## Passage
We are like that. We feel so unworthy that we drag around for years our chains of regret, grief, hurt, anger, and guilt, maybe a lifetime. They weigh us down and cause us unspeakable pain. We may even become so used to them that we’d feel strange without them. They are part of us. And we may not even be able to speak of them, even though they loom huge with us. We say we are not worthy of God’s forgiveness. We live pitiful half-lives.

A friend once told me, “I’ve been too bad in my life. God doesn’t want to hear from me.”

Well, it is true that we are not worthy or deserving of anything. But it is not true that God’s back is turned to us because of it. God is not a human being. He does not play games with people or manipulate us with accusing voice. He longs for us to bring that heavy bag of junk to him so that he can make it instantly disappear. Being worthy has nothing to do with it. He is all love and light. It’s all about him—not us. He loves unconditionally, no strings attached. We don’t have to deserve anything.

Once we give up that huge baggage, life becomes different. Maybe you just discovered that on, say, the Walk to Emmaus. Maybe as a result, you have a new spring in your step, a twinkle in your eye, a smile on your face.

You have tapped into the awesome, breathtaking power of the Holy Spirit. Because of him, you can rid yourself of that nasty voice that might be saying to you now, “Who do you think you are? You think God has really forgiven you and given you your life back?” Satan is the source of that voice. Many people today don’t believe in him, but he’s real; we know for certain because we can hear his voice whispering those things in our ear. Through the Holy Spirit, we can defeat his influence.

You have the power to banish Satan; just say, “Get out of here and leave me alone, in the name of Jesus!” Just put on the whole armor of God, and you’ll be protected. The Bible says, in Ephesians 6, that we must “be strong with the Lord’s mighty power” and “stand firm against all strategies and tricks of the Devil.”

We can be sure that this battle is “against the evil rulers and authorities of the unseen world,” the “mighty powers of darkness who rule this world.” Here’s what Paul says, in the New Living Translation:

Use every piece of God's armor to resist the enemy in the time of evil, so that after the battle you will still be standing firm. Stand your ground, putting on the sturdy belt of truth and the body armor of God's righteousness. For shoes, put on the peace that comes from the Good News, so that you will be fully prepared. In every battle you will need faith as your shield to stop the fiery arrows aimed at you by Satan. Put on salvation as your helmet, and take the sword of the Spirit, which is the word of God. Pray at all times and on every occasion in the power of the Holy Spirit. Stay alert and be persistent in your prayers for all Christians everywhere.

Wield the sword of the Spirit and don’t let him rob you of your joy!


“Sword of Solomon II-s.” Real Armor of God. 28 Apr. 2006 http://www.realarmorofgod.com/shop/product_info.php/


Thursday, April 27, 2006

Release




Rodrigo Mendoza is an 18th-century Spaniard played by Robert DeNiro in the 1986 movie The Mission. You could say he carries around a lot of personal baggage.

## What this exercise asks
1. According to the passage about God's forgiveness, which chapter of the Bible tells us to "be strong with the Lord's mighty power"?
2. Carry on the passage about God's forgiveness from its last sentence.

## Data
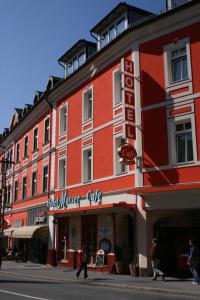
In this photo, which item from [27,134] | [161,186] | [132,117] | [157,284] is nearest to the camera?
[157,284]

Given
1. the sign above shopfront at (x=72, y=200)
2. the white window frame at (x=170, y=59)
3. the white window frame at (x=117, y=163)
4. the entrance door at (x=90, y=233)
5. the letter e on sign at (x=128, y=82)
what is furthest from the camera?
the entrance door at (x=90, y=233)

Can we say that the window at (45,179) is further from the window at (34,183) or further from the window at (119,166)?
the window at (119,166)

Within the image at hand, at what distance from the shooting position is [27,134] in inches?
1469

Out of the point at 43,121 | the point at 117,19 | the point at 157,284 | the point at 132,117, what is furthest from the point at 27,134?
the point at 157,284

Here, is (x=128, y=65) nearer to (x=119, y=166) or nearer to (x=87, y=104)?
(x=119, y=166)

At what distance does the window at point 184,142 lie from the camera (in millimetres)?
18359

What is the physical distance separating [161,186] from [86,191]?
706 cm

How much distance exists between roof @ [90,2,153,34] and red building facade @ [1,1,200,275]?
0.06m

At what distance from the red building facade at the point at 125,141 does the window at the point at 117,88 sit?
8 cm

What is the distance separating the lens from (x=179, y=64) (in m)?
19.6

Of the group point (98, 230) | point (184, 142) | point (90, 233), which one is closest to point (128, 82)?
point (184, 142)

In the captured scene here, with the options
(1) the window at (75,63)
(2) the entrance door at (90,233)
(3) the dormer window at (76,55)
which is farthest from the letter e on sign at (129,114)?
(1) the window at (75,63)

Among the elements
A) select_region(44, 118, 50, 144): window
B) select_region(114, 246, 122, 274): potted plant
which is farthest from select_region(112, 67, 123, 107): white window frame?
select_region(44, 118, 50, 144): window

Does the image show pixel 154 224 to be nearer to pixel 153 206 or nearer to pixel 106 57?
pixel 153 206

## Solved tasks
1. Ephesians 6

2.
Mendoza’s guilt is symbolized by a large net filled with armor and weapons. He keeps it tied to his back by a long rope and makes himself drag it as he and the Jesuit monks travel on foot through forest and river.

Father Gabriel, played by Jeremy Irons, tries to convince Mendoza to stop punishing himself, but nothing anyone can say persuades him to release the burden.

Mendoza: For me there is no redemption, no penance great enough.

Father Gabriel: There is. But do you dare to try it?

Mendoza: Do you dare to see it fail?

He believes he is too far from God to deserve anything. He refuses to allow anybody to cut it loose, even though it almost makes him fall to his death, climbing up slippery rocks beside a mountain waterfall.

Finally, he almost makes it to the top, but the net is caught on rocks. One of the Jesuits takes out a knife and cuts the rope. The heavy bag of armor falls a long way into the river. Mendoza is released from his impossible burden and saved.

Maybe you have been feeling a lot like Rodrigo Mendoza. Maybe you have been symbolically dragging around for years some tremendous bag of rusty iron scraps or stuff that smells like death. Maybe you just got back home from spending a few days at some event, like, say, the Walk to Emmaus. And maybe as a result of what happened there, you feel closer to God now than you had ever dreamed possible—and maybe you feel like Mendoza did when he reached the top of the rocks by the waterfall and the Jesuit cut loose his burden—alive and freed.

The air at the top is cool and fresh and the music is sweet . . . .


Earth’s Biggest Movie Database. http://www.imdb.com/title/tt0091530/

Monday, April 17, 2006

The Perfect Lamb

Last night I saw Who Is Jesus? I was afraid it might be one of those television shows that try to prove that Jesus was just a man, not the son of God. But it was a review of his life from the Christian viewpoint. It was well done, without being sappy, like some things like that are.

One of the main points of the documentary was that Christianity has its roots in Judaism. Jesus was a Jew. The narrator said, “He was an observant Jew” who was “trying to purify his religion.”

The New Testament, of course, confirms that fact—rather, more accurately, what the narrator said confirms the Bible. In Matthew 5:17, Jesus said, “Do not think that I have come to abolish the Law or the Prophets; I have not come to abolish them but to fulfill them.”

The film described several important aspects of Christianity that are deeply rooted in the Jewish religion, especially baptism, resurrection, and communion. Communion originated with the Seder meal, in celebration of the Jewish Passover. The first Christian communion, we could say, was when Jesus and his disciples ate the Seder meal together to celebrate Passover the last night before he was arrested. In Luke 22:19, we're told that he said to the disciples, "Do this in remembrance of me." The film’s narrator said that the early Christians continued to celebrate Passover with the Seder meal for a time, but eventually, it was shortened to the bread and wine—or grape juice and wafer—that we know today.

The Bible tells us that the Passover was instituted by God as a holy time to be commemorated through all generations as the time that God liberated the Hebrews from Egypt where they had been held in slavery for four hundred years. The Egyptian Pharaoh had stubbornly refused to let them go even after God sent plagues to punish the Egyptians. It came time for the final plague.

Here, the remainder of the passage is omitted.